STEPHEN ALDOUS of Fressingfield, Suffolk, England, was almost twenty-nine years old in 1636 when he married ANNE MILLES. Their first child, a son they named STEPHEN, turned out to also be their only child. He was two months old when the new father passed away. His death must have saddened many in Fressingfield, because his burial entry has the notation "married a year" after it, whereas most entries of that period just have the name and date. He evidently expected to be called from this earthly life, probably as the result of a serious illness or accident. Whatever the reason was, he wrote a will on the tenth of April 1637, less than two weeks before his death. He got someone else to write it down, but he signed it, and the signature looks as though made by an unsteady hand.
As was customary in wills, he first bequeathed his "soule into the hands of Allmighty god my creator & Savior & my body to the earth from whenc it cam." and then touched upon "my temporall goods, cattell, chattells, Tenemts, lands household stuffe & utensills of houshold whatsoevr." He gave his wife ANNE "my Tenemt wherin I now dwell," all his land, also all his "goods cattell & chattells." ANNE was to have them as long as she lived, "upon Condicon that she the said Anne my wife shall maynteyne & kepe and godly educate STEVEN ALDOUS my sonne in good & sufficiet mannr, untill he shall come unto his age of Foure and Twenty yeares." After that she was to "pay . . . unto him the said STEVEN . . . the yearly . . . sume of Five poundes . . . all the residue of years . . . of ye naturall life of hir the said ANNE my wife." After her decease the lands and goods were to become STEPHEN's.

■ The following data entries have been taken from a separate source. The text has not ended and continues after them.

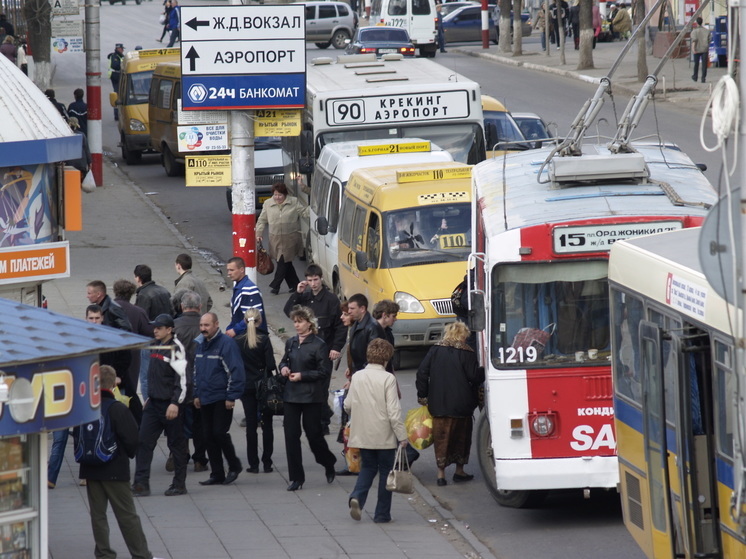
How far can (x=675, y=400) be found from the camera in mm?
7039

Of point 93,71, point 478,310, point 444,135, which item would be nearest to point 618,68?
point 93,71

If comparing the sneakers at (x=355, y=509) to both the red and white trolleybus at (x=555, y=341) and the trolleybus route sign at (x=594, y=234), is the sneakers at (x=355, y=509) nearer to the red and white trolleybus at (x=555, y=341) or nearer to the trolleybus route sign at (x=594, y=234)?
the red and white trolleybus at (x=555, y=341)

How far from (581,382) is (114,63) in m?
32.3

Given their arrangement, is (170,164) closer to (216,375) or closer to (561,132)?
(561,132)

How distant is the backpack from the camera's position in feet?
27.3

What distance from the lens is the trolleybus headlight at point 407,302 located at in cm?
1446

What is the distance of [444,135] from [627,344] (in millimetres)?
11618

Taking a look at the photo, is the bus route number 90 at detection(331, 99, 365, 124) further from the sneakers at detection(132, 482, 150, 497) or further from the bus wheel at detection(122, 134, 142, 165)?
the bus wheel at detection(122, 134, 142, 165)

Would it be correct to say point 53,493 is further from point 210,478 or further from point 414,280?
point 414,280

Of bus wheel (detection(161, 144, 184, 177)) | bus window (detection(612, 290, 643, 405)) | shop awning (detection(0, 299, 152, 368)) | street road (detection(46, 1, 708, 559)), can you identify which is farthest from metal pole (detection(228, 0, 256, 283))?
bus wheel (detection(161, 144, 184, 177))

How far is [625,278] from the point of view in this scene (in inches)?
322

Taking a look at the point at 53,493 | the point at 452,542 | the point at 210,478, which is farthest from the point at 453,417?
the point at 53,493

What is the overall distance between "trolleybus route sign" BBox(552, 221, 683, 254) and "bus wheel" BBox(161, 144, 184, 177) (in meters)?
20.5

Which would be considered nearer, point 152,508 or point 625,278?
point 625,278
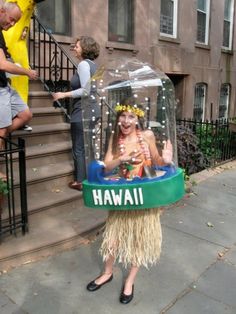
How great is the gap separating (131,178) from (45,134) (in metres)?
2.84

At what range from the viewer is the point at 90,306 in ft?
9.21

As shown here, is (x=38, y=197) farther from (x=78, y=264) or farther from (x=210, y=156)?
(x=210, y=156)

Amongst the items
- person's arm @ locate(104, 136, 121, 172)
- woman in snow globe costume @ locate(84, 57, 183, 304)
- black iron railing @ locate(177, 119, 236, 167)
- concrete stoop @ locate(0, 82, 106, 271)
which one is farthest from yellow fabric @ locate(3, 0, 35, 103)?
black iron railing @ locate(177, 119, 236, 167)

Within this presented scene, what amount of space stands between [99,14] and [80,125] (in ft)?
14.0

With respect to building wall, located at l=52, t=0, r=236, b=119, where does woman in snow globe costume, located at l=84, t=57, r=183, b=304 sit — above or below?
below

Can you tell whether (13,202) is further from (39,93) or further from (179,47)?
(179,47)

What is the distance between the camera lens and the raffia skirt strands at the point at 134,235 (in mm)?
2760

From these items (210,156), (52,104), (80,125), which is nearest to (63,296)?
(80,125)

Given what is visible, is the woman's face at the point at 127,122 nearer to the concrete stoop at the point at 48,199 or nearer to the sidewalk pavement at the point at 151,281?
the sidewalk pavement at the point at 151,281

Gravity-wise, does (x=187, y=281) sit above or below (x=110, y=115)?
below

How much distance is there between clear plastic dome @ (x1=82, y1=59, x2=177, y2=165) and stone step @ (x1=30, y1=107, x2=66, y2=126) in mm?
2651

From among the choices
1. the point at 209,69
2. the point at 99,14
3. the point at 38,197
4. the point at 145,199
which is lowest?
the point at 38,197

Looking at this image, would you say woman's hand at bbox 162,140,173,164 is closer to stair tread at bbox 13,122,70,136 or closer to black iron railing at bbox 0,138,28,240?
Answer: black iron railing at bbox 0,138,28,240

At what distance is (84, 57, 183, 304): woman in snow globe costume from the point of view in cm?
252
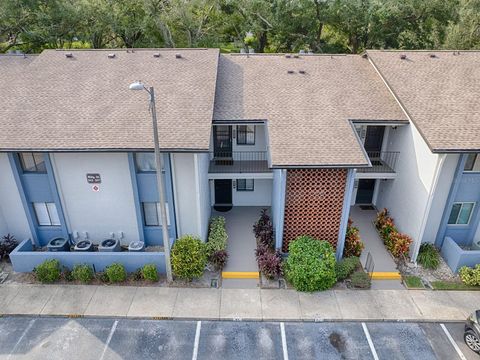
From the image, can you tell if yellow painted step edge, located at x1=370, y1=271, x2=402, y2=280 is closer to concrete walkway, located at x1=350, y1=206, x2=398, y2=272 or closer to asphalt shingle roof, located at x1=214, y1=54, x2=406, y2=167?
concrete walkway, located at x1=350, y1=206, x2=398, y2=272

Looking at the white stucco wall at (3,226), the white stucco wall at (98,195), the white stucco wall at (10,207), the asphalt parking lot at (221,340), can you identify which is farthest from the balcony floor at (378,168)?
the white stucco wall at (3,226)

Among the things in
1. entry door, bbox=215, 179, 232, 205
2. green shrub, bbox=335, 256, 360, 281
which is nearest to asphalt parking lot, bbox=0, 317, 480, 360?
green shrub, bbox=335, 256, 360, 281

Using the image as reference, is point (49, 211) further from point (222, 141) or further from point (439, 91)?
point (439, 91)

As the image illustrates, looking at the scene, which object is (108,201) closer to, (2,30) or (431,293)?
(431,293)

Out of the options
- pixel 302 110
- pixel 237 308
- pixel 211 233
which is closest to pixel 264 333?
pixel 237 308

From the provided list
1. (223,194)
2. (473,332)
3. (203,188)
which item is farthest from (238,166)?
(473,332)

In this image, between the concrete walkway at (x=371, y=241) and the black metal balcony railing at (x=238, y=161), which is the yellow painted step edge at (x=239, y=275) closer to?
the black metal balcony railing at (x=238, y=161)
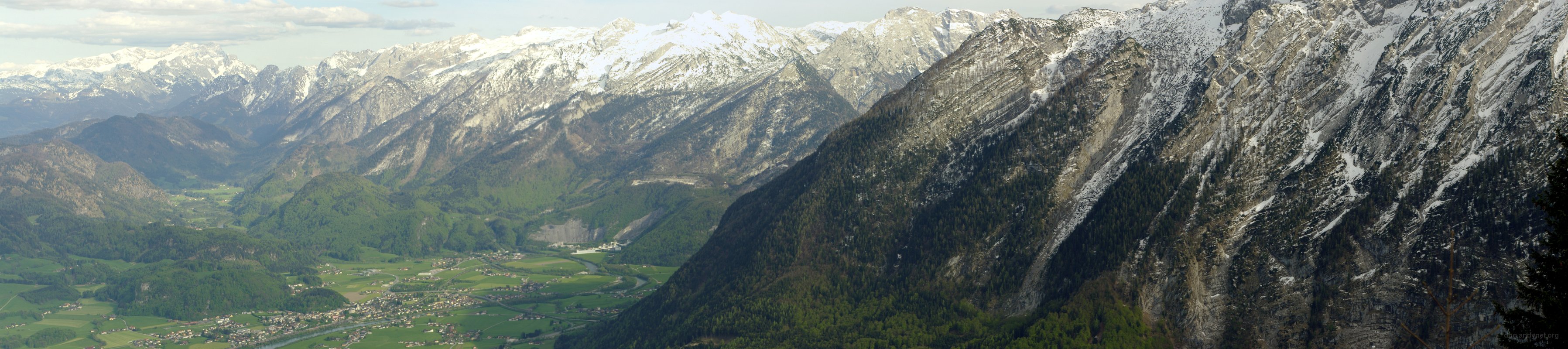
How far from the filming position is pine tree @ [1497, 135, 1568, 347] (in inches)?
1663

We learn from the Manor Court Rolls of the Manor of Chevenhall alias Chepenhall that the name of at least part of STEPHEN's property, and maybe all of it, was Babilons alias Bourneys alias Peasley, property which had belonged to his ancestors for generations.
STEPHEN was buried at Fressingfield on the twenty-fourth of April in 1637. Widow ANNE eventually married again, and later became a widow the second time. As the widow DAINES she is recorded in the Manor Court Rolls as dying just previous to 17 March 1697, at which time her son STEPHEN was admitted tenant of the property left to her by her husband STEPHEN ALDOUS many years before. The same Court Rolls state that he had received the premises in October of 1628 after the death of his father, also STEPHEN.